Retroviruses are viruses whose genomes consist of RNA and whose genes can be incorporated into host cells’ DNA. Viruses usually only stay in the body for a few days; however, the Human Immunodeficiency Virus (HIV) never goes away.
HIV attacks the immune system and causes it to become deficient and not work properly. All viruses must infect living cells to reproduce. HIV does this by taking over certain immune system cells–known as CD4 cells, or T cells–that are meant to defend the body. Infected cells reproduce rapidly, do not work well, and die fast. Over time, the loss of CD4 cells weakens the immune system, making it extremely hard for the body to remain healthy.
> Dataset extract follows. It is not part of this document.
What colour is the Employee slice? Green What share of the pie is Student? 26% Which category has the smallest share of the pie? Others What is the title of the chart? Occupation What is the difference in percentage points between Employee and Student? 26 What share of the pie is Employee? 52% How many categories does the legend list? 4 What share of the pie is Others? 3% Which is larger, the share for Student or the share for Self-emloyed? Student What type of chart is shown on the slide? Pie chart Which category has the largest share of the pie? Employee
Françoise Barré-Sinoussi is a virologist at the Institut Pasteur in Paris, and is responsible for the discovery of this devastating disease. In 1983, Françoise Barré-Sinoussi and Luc Montaigner discovered a retrovirus in patients with swollen lymph glands that attacked lymphocytes. This retrovirus was identified as HIV, and proved to be the cause of the Acquired Immunodeficiency Syndrome (AIDS). This discovery has been crucial in radically improving treatment plans for those suffering from AIDS.
Françoise Barré-Sinoussi states that she comes from a humble background and was forced to choose the shortest and cheapest education available to her. She is an incredible example of how hard work, dedication, passion, and resilience can transform one’s life and ultimately contribute the future of society.